Start Record list

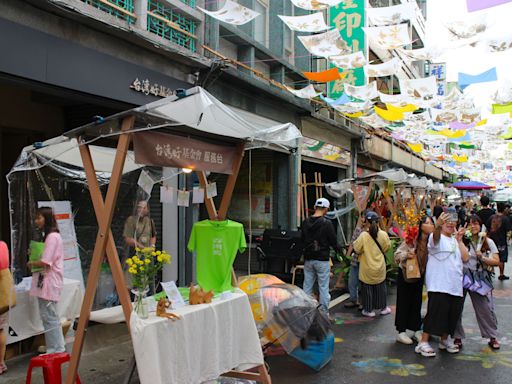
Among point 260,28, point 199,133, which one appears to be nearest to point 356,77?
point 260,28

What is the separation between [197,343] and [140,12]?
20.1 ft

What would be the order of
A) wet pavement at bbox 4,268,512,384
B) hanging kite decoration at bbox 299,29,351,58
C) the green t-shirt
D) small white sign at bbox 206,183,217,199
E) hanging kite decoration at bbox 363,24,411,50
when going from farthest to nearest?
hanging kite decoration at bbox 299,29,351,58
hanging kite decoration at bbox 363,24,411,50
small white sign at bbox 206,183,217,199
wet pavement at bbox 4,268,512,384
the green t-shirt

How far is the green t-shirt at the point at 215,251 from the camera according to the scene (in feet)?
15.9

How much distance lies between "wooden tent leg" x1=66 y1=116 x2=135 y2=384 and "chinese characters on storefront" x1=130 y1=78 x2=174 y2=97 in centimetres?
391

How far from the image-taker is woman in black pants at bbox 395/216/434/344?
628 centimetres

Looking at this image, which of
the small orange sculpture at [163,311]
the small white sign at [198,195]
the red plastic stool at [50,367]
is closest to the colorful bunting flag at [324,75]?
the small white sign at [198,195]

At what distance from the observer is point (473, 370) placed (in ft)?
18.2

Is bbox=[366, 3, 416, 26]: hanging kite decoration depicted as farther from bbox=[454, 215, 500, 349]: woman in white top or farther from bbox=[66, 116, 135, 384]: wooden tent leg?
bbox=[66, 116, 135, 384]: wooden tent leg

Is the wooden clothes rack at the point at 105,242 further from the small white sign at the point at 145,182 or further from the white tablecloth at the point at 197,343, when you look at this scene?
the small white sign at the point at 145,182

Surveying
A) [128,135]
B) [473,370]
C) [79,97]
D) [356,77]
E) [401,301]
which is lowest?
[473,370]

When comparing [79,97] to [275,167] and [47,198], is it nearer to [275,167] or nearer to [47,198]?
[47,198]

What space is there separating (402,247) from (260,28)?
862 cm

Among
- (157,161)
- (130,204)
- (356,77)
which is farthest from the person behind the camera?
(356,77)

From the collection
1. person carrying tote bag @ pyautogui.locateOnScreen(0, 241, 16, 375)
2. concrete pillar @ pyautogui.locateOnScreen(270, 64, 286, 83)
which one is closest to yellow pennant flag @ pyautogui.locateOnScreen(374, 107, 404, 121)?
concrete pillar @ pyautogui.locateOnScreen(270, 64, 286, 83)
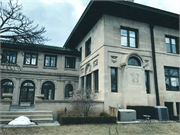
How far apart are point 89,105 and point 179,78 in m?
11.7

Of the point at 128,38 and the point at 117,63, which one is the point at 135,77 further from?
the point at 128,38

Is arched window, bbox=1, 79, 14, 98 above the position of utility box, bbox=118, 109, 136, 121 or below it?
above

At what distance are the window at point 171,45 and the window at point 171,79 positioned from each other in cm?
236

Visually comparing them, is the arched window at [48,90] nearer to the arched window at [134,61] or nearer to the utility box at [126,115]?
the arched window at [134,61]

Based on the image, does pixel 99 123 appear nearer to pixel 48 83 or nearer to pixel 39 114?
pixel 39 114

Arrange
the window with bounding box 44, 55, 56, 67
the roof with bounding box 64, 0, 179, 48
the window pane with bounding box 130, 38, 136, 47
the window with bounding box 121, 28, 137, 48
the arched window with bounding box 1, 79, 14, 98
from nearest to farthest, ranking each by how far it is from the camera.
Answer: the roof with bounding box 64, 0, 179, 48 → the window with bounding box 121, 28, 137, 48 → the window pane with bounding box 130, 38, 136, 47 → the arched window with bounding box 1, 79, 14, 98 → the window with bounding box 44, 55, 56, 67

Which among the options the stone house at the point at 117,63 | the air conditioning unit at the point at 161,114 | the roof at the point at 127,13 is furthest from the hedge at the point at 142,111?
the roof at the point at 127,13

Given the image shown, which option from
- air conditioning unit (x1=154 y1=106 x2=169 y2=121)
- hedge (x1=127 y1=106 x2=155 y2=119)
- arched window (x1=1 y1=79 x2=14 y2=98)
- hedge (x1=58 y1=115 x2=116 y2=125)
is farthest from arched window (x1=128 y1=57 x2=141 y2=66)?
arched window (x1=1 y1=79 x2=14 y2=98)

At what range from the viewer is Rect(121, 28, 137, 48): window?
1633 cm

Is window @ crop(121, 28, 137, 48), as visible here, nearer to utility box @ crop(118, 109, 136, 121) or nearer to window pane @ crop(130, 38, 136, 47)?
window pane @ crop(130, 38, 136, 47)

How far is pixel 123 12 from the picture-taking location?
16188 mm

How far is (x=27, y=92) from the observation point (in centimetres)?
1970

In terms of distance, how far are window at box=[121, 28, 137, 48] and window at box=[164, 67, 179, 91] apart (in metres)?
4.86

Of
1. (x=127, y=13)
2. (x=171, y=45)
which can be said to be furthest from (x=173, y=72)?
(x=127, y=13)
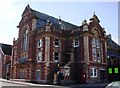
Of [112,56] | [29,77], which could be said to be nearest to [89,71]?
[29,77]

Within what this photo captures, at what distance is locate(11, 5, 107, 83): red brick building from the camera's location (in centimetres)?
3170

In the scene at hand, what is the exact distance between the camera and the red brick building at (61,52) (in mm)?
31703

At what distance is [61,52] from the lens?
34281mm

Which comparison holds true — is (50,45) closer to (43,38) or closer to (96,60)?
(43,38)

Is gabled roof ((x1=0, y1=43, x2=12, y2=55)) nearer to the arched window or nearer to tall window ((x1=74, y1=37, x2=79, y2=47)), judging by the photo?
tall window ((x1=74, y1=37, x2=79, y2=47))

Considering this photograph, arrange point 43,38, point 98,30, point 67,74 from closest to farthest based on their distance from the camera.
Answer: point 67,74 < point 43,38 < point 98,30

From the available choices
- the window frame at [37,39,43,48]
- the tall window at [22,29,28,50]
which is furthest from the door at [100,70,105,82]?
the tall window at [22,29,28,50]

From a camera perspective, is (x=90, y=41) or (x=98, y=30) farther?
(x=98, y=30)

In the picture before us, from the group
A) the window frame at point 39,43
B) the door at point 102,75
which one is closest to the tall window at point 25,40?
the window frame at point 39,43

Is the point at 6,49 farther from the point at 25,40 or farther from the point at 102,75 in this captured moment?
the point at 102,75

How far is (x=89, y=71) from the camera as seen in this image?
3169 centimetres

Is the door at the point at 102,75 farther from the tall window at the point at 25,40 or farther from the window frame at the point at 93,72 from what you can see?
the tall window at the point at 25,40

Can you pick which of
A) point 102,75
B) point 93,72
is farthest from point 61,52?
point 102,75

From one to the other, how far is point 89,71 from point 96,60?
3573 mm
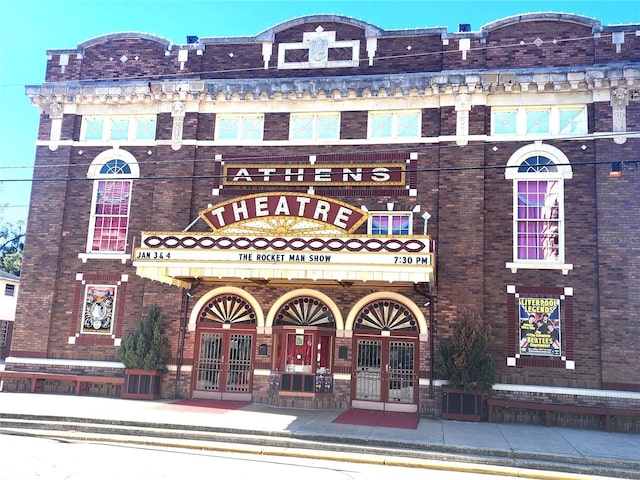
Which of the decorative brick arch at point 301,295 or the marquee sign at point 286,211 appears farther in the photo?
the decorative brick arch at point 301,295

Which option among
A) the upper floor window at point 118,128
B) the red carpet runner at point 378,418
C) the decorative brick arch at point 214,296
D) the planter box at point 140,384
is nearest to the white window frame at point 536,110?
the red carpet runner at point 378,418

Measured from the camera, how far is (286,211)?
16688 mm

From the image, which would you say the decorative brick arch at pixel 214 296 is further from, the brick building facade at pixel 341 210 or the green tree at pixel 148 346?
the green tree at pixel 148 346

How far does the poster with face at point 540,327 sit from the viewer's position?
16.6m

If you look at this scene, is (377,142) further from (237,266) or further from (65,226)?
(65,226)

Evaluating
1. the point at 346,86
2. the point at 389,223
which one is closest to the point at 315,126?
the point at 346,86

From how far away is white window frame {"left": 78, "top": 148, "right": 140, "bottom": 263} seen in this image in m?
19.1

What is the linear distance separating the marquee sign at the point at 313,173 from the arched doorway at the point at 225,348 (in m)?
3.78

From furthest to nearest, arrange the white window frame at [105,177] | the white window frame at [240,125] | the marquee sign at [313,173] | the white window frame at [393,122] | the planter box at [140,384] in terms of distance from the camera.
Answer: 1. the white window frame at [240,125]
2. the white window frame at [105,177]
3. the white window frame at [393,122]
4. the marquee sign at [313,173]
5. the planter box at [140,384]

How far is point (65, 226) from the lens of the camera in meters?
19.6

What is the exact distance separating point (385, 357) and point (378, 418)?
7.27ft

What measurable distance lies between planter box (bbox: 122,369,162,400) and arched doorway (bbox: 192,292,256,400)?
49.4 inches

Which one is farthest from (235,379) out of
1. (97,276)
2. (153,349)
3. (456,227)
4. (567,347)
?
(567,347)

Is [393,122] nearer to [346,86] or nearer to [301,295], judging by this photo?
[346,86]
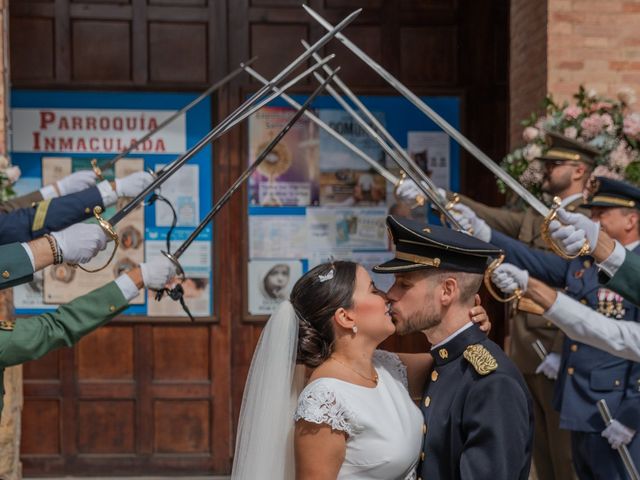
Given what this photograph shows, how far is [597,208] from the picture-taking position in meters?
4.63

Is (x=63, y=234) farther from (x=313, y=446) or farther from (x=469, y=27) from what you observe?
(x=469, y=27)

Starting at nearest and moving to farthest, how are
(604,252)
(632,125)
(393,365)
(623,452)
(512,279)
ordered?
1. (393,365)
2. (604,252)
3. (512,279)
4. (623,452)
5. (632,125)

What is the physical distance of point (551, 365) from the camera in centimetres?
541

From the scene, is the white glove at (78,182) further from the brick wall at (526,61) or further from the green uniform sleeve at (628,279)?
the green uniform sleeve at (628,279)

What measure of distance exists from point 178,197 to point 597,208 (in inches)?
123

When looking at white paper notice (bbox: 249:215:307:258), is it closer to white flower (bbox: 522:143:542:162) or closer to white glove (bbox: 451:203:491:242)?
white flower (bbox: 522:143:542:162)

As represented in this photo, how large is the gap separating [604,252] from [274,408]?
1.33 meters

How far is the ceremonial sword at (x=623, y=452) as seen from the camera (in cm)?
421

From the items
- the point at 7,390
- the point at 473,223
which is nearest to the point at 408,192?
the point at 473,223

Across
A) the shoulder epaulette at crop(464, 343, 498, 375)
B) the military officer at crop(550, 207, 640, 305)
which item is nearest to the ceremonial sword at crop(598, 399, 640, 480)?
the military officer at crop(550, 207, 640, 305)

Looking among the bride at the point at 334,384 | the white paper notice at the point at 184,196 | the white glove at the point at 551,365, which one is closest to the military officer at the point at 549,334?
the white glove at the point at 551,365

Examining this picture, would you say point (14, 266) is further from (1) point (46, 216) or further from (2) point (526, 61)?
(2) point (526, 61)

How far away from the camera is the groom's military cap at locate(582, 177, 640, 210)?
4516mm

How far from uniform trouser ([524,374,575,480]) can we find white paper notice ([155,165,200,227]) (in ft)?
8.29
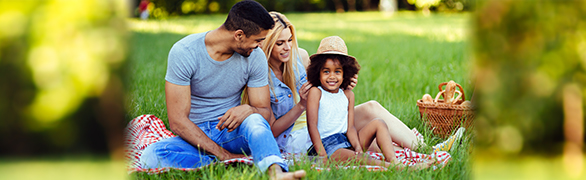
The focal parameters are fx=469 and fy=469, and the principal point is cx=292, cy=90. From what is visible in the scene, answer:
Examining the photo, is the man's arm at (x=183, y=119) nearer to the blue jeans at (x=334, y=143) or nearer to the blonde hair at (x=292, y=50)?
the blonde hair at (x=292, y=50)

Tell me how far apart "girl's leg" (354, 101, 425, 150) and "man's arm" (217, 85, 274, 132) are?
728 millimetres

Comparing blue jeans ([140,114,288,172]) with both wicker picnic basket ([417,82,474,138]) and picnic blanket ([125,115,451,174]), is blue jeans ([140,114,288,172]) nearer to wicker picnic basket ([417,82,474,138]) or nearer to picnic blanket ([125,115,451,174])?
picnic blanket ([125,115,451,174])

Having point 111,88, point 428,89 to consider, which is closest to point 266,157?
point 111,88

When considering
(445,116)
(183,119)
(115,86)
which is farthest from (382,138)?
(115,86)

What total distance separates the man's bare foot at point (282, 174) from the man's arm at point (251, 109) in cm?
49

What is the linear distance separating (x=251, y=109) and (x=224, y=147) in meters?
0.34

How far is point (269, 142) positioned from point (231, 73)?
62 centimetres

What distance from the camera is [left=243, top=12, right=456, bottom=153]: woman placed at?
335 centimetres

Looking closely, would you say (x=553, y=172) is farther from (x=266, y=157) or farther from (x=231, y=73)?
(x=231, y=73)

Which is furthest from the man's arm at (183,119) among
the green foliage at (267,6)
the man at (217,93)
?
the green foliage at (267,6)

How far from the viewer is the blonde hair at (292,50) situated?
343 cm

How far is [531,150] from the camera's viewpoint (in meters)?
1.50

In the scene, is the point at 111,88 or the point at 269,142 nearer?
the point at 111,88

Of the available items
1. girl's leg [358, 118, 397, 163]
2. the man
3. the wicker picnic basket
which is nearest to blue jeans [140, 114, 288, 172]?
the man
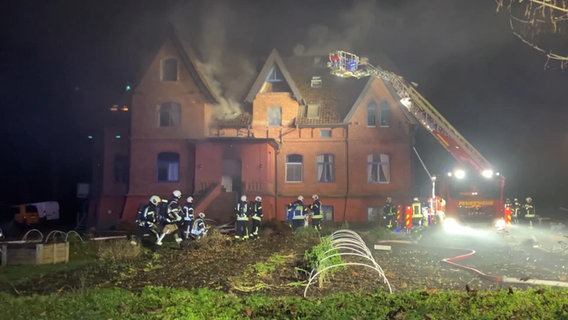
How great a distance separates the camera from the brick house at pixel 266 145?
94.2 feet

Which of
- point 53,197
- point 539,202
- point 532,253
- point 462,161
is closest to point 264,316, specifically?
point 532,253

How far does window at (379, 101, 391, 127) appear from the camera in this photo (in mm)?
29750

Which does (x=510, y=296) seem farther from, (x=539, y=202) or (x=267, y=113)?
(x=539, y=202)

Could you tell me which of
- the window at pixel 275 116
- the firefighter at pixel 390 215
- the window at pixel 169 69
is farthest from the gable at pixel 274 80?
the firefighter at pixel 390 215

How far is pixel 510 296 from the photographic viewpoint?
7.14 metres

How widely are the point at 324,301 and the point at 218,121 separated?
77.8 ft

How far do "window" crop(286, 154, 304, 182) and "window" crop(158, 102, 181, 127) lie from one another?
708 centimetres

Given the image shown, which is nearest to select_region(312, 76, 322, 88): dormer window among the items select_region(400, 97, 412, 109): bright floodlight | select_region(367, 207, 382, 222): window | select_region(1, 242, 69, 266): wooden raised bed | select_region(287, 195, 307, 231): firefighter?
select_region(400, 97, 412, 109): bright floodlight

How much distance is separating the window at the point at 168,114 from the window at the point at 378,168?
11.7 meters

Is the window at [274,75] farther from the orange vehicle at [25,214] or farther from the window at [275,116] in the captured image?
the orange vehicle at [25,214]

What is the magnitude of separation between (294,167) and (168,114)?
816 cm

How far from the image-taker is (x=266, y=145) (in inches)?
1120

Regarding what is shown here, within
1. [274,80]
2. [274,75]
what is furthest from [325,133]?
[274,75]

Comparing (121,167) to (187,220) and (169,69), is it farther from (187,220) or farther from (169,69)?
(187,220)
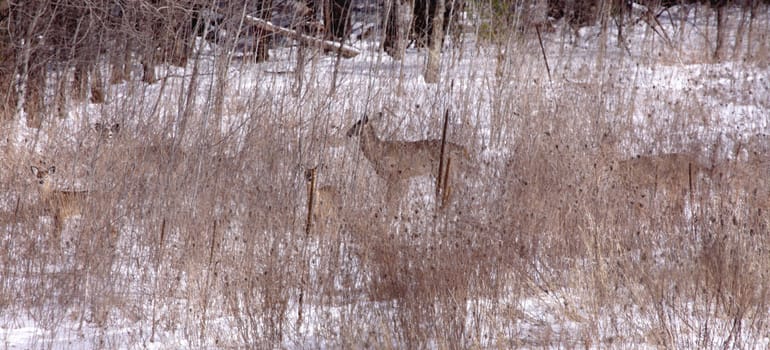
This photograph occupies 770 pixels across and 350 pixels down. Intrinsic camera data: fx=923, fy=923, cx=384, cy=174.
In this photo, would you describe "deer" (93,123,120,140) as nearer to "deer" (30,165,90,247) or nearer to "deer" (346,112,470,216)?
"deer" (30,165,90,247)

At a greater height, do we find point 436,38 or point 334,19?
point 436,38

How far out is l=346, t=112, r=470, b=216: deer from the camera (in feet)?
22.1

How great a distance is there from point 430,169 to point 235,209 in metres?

End Record list

## Exercise prompt
Repeat exactly the lines from the one containing "Is the window" through the last line of the records above, both included, and leave out the pictures.

## Task answer
Is the window at [274,75] farther from the orange vehicle at [25,214] or farther from the window at [275,116] in the captured image?
the orange vehicle at [25,214]

What is the magnitude of separation between (294,167) and (168,114)?
816 cm

How far from the image-taker is (x=266, y=145) (in inches)?
1120

Regarding what is shown here, within
1. [274,80]
2. [274,75]
what is furthest from [325,133]?
[274,75]

Comparing (121,167) to (187,220) and (169,69), is it farther from (187,220) or farther from (169,69)?
(187,220)
This photograph occupies 770 pixels across and 350 pixels down. Intrinsic camera data: fx=923, fy=923, cx=384, cy=174.
In this photo, would you describe "deer" (93,123,120,140) as nearer to "deer" (30,165,90,247) or nearer to "deer" (346,112,470,216)?
"deer" (30,165,90,247)

At a greater height, do we find point 436,38 or point 334,19?
point 436,38

How far out is l=346, t=112, r=470, b=216: deer from the camera (in feet)?
22.1

How great a distance is there from point 430,169 to point 235,209 in metres?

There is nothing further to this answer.